Original Communications

A Randomized Controlled Trial Comparing Three Different Techniques of Nasojejunal Feeding Tube Placement in Critically Ill Children

Lorri M. Phipps, RN, MSN, CPNP*, Mark D. Weber, RN, MSN, CPNP||, Beth R. Ginder, RN, BSN*, Michael A. Hulse, DO§ and Neal J. Thomas, MD, MSc{dagger},{ddagger}

From the * Department of Pediatrics, Division of Nursing, {dagger} Division of Pediatric Critical Care Medicine, and {ddagger} Department of Health Evaluation Sciences and the § Department of Radiology, Division of Pediatric Radiology, Penn State Children's Hospital, Penn State University College of Medicine, Hershey, Pennsylvania; and the|| Department of Pediatrics, Division of Critical Care Medicine, West Virginia University Hospital, Morgantown, West Virginia

Correspondence: Lorri M. Phipps, RN, MSN, CPNP, Pediatric Critical Care Medicine, Penn State Children's Hospital, 500 University Drive, MC H085, Hershey, PA 17033. Electronic mail may be sent to lphipps{at}psu.edu.

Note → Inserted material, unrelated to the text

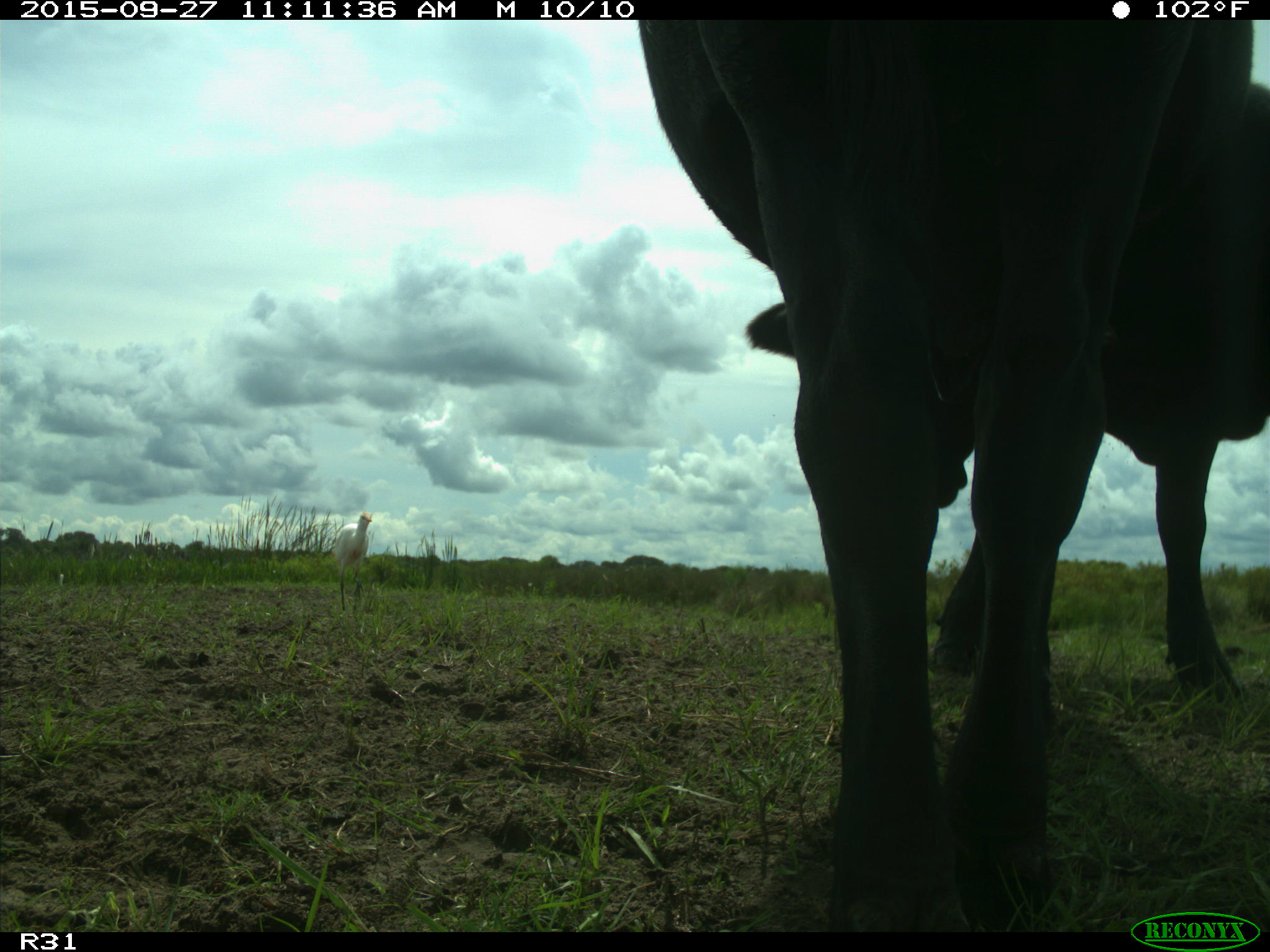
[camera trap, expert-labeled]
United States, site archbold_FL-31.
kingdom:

Background: The goal of this study was to compare 3 different techniques used to place nasojejunal (NJ) feeding tubes in the critically ill or injured pediatric patients. This was a randomized, prospective trial in a university-affiliated 12-bed pediatric intensive care unit. Patients were critically ill children requiring placement of an NJ feeding tube. Patient age, weight, medications, use of mechanical ventilation, and patient tolerance were recorded. An abdominal radiograph obtained immediately after the placement determined correct placement. The final placement was recorded, as was the number of placement attempts. Methods: Patients were randomized to 1 of 3 groups: standard technique, standard technique facilitated with gastric insufflation, and standard technique facilitated with the use of preinsertion erythromycin. To ensure equal distribution, all patients were stratified by weight (<10 kg vs ≥10 kg) before randomization. All NJ tubes were placed by one of the investigators. If unsuccessful, a second attempt by the same investigator was allowed. Successful placement of the NJ tube was defined by confirmation of the tip of the tube in the first part of the duodenum or beyond by a pediatric radiologist blinded to the treatment groups. Results: Seventy-five pediatric patients were enrolled in the study; 94.6% (71/75) of tubes were passed successfully into the small bowel on the first or second attempt. Evaluation of the data revealed no significant association with a specific technique and successful placement (p = .1999). Conclusions: When placed by a core group of experienced operators, the majority of NJ feeding tubes can be placed in critically ill or injured children on the first or second attempt, regardless of the technique used.